Interview mit Reza Alijani über die Folgen der Tötung SoleimanisDer verklärte Held der Islamischen Republik
Herr Alijani, in den letzten Tagen fanden im Irak und Iran unter großer Anteilnahme Trauerprozessionen für Qassem Soleimani und Abu Mahdi al-Muhandis statt. In manchen westlichen Medien und Analysen sowie von seinen politischen Gegnern wurde Soleimani als der "Schattengeneral" oder als das "Phantom" bezeichnet; seine Anhänger, die sowohl unter den Reformkräften als auch den Konservativen - aber auch unter jungen Iranern - zu finden sind, verliehen ihm gar die Bezeichnung "Malik al-Ashtar der Zeit"( Malik al-Ashtar war ein Gefährte von Ali ibn Abi Talib, dem ersten Imam der Schiiten/Anm. d. Redaktion) oder der "Albtraum des Feindes" und sehen in ihm einen Nationalhelden. Worin liegt Ihrer Ansicht nach die Bedeutung Qassem Soleimanis?

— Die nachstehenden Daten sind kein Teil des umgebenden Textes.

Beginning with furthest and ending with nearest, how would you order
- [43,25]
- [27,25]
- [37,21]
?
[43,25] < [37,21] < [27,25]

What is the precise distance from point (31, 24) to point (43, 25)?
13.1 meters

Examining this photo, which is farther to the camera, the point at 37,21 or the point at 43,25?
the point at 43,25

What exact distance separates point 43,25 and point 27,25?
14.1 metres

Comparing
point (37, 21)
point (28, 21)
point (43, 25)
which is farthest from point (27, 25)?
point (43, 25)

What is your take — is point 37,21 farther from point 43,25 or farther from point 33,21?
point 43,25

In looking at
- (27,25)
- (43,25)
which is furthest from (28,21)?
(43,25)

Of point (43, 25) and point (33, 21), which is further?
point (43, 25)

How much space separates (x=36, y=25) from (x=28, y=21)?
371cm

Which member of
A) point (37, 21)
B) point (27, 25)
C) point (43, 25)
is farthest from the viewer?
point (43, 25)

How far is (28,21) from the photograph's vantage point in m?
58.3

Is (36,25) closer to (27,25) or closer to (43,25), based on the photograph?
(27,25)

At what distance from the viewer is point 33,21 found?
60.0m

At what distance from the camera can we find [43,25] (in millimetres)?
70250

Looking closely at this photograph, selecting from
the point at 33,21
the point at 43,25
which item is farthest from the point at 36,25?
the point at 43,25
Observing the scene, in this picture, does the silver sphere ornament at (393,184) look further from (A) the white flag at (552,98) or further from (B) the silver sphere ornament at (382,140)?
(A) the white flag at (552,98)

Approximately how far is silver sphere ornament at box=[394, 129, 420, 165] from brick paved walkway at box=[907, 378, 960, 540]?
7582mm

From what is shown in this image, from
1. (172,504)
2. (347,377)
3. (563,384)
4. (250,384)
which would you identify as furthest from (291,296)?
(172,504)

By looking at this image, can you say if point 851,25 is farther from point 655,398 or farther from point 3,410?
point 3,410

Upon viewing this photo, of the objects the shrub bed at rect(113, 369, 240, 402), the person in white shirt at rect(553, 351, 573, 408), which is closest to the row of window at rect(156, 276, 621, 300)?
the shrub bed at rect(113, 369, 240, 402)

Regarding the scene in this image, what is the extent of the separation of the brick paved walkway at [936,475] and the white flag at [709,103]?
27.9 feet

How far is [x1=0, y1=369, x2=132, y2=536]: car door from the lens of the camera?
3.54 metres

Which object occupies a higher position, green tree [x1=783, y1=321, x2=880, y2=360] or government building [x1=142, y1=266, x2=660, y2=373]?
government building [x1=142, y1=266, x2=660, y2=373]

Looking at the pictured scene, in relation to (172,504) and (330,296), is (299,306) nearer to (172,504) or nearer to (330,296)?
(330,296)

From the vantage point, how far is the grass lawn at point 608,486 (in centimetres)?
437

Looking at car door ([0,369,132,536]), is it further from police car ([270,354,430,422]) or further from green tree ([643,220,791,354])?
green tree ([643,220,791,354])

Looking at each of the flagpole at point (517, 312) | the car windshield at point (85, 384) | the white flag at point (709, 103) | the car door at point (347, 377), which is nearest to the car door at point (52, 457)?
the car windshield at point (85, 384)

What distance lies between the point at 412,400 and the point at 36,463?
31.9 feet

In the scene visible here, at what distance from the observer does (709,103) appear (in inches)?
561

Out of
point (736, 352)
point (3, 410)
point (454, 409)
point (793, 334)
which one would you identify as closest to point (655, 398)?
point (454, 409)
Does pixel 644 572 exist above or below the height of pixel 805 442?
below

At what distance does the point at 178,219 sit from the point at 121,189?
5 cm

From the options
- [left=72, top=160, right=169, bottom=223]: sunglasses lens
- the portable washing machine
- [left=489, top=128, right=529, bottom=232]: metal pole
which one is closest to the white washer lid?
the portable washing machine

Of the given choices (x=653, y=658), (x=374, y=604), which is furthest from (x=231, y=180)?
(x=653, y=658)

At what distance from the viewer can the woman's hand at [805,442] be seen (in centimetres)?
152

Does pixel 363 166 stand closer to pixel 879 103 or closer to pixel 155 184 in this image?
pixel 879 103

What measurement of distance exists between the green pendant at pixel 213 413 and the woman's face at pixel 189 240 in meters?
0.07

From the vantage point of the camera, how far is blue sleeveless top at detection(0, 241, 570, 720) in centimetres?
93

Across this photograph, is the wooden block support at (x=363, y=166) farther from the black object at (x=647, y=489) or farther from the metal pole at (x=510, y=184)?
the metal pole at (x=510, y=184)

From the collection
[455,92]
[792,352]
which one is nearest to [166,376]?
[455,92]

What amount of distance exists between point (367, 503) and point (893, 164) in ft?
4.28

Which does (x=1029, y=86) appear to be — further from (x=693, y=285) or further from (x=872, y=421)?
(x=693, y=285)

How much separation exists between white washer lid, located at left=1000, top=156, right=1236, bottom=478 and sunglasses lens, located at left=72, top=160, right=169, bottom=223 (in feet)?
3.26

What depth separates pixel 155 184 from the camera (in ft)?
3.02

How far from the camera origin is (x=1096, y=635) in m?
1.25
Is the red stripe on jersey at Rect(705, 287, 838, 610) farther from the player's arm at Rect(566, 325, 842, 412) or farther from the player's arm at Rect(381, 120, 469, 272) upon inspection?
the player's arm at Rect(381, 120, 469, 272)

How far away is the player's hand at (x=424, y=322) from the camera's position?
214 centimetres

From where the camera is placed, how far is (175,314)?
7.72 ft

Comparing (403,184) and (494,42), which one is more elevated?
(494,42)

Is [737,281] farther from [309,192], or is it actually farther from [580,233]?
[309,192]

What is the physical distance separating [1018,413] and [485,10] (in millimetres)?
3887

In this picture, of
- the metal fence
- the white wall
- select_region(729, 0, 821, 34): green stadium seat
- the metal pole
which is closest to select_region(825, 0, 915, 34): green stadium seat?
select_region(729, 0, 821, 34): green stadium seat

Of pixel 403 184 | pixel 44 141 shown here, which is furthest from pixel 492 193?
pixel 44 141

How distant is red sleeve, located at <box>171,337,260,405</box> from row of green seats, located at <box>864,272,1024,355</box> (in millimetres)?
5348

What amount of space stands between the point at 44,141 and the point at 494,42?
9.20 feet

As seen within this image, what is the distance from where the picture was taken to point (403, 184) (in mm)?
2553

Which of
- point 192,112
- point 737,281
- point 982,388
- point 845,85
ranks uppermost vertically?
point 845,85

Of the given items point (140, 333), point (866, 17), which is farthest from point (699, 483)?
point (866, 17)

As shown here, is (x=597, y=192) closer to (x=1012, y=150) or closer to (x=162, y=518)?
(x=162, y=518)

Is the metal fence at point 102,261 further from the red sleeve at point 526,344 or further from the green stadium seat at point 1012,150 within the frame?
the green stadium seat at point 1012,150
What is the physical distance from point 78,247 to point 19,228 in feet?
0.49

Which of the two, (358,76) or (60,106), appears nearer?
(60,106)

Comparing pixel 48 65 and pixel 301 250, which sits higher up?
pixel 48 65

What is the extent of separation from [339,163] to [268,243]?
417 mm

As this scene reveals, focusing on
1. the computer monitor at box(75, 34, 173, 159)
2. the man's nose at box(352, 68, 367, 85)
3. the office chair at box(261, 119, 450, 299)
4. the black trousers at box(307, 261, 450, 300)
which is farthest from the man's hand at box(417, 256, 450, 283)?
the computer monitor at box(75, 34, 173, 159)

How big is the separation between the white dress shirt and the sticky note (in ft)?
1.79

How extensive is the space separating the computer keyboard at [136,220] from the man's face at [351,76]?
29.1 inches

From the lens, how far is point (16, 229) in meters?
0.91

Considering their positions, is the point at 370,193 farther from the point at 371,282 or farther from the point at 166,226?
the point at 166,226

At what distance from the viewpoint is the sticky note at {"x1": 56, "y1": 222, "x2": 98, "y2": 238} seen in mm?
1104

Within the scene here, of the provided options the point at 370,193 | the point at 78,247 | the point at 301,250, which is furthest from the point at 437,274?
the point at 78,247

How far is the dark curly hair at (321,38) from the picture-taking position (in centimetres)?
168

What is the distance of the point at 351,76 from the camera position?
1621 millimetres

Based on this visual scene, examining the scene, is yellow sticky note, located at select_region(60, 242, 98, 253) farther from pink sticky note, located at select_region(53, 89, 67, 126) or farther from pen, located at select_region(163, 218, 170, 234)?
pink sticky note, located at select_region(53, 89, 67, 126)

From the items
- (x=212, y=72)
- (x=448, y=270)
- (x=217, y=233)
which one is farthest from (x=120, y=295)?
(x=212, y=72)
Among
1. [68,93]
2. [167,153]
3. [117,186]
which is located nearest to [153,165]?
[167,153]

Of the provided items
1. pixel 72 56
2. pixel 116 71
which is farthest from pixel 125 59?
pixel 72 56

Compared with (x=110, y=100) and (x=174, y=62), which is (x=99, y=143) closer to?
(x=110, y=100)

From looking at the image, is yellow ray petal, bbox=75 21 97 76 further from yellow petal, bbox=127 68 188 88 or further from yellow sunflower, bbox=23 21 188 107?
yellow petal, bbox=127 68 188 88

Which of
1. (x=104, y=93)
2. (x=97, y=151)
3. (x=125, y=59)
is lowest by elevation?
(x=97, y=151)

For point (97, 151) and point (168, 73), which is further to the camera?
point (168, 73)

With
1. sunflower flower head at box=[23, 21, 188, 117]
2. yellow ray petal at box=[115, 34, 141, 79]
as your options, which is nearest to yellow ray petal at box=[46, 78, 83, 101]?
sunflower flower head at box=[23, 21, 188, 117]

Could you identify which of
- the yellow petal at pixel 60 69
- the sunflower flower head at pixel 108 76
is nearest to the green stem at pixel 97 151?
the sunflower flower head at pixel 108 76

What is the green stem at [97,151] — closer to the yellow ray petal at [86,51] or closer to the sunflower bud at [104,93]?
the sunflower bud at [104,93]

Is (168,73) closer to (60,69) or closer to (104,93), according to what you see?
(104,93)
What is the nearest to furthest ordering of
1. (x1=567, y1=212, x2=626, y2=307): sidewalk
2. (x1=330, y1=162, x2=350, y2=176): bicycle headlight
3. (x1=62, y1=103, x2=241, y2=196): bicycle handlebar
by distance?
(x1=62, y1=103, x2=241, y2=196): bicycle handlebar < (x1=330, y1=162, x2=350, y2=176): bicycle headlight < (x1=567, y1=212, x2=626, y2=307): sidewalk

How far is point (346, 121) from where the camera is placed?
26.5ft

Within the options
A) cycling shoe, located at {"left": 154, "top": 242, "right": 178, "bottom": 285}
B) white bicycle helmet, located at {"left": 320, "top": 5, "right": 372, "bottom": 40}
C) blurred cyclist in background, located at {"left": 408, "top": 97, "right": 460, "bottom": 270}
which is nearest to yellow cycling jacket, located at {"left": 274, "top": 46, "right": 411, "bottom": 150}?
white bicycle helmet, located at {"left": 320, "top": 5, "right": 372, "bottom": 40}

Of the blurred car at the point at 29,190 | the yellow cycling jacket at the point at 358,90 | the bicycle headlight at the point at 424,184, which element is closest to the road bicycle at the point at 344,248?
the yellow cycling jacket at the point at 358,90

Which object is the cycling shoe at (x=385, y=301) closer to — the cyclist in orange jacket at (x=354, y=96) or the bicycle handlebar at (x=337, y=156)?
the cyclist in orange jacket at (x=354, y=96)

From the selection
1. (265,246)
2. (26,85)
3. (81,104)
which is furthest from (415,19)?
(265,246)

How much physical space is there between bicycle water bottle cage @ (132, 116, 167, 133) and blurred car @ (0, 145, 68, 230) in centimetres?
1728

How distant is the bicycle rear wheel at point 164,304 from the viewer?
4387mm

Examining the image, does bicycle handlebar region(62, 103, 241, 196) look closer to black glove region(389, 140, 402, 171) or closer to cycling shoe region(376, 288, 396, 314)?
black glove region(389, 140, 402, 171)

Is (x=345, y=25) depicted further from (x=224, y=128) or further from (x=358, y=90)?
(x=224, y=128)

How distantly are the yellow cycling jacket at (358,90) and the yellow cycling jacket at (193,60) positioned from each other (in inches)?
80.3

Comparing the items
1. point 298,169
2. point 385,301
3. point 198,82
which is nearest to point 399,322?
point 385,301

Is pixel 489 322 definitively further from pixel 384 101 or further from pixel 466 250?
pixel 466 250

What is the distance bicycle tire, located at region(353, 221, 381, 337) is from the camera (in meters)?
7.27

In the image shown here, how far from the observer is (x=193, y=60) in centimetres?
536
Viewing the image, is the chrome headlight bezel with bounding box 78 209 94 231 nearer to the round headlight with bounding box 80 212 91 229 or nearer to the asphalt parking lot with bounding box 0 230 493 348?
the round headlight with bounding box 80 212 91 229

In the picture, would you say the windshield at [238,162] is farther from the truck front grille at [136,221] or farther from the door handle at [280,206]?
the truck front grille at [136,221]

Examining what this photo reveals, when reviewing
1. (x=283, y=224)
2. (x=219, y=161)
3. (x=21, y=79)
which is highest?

Reza Alijani: Zwischen iranischen Bürgerinnen und Bürgern und politischen und zivilgesellschaftlichen Aktivisten gibt es bezüglich der Person Qassem Soleimanis Meinungsverschiedenheiten, die vor allem in den sozialen Medien sehr deutlich werden. Von offizieller Seite wird jedoch nicht die Möglichkeit eingeräumt, diese verschiedenen Ansichten offen zu diskutieren. Ein Beispiel: Neulich wurde eine konservative Zeitung, die lediglich über die "Tötung" Soleimanis berichtete, anstatt die Bezeichnung "Märtyrer" zu verwenden, scharf kritisiert und von offizieller Seite gerügt. Allein dieser Fall macht die Propaganda des Regimes deutlich, die das politische Klima im Land beherrscht.
Die Positionen zur Person Qassem Soleimani lassen sich in drei Kategorien fassen: Die erste Gruppe betrachtet ihn als Nationalhelden und großen Befehlshaber und verteidigt ihn um jeden Preis. Dann gibt es jene Kräfte, die sich ausschließlich auf Soleimanis Nähe zu Ali Khamenei beziehen, auf seine Aktivitäten und seine Einflussnahme in der Region sowie auf seinen Stellenwert für die iranische Außenpolitik und ihn dafür aufs Schärfste kritisieren oder sogar seinen Tod feiern. Und schließlich gibt es noch eine dritte Gruppe, zu der ich mich selbst zähle, die zwar diesen Angriff Donald Trumps als einen gefährlichen Terrorakt betrachtet – ein Angriff, der einen Krieg provozieren kann, dabei jedoch nicht die Aktivitäten Soleimanis insgesamt außer Acht lässt: Als junger Mann diente er im Iran-Irak Krieg und setzte sich für die Verteidigung und Unabhängigkeit Irans ein und steuerte später seinen Anteil zur Bekämpfung des IS bei. Doch lassen sich auch die Schattenseiten seines politischen Wirkens nicht leugnen: So war Soleimani einer der Drahtzieher und militärischen Führer, die die Außenpolitik der Islamischen Republik in Syrien, im Irak, Libanon, Jemen, in Afghanistan und an anderen Orten dieser Region maßgeblich prägten.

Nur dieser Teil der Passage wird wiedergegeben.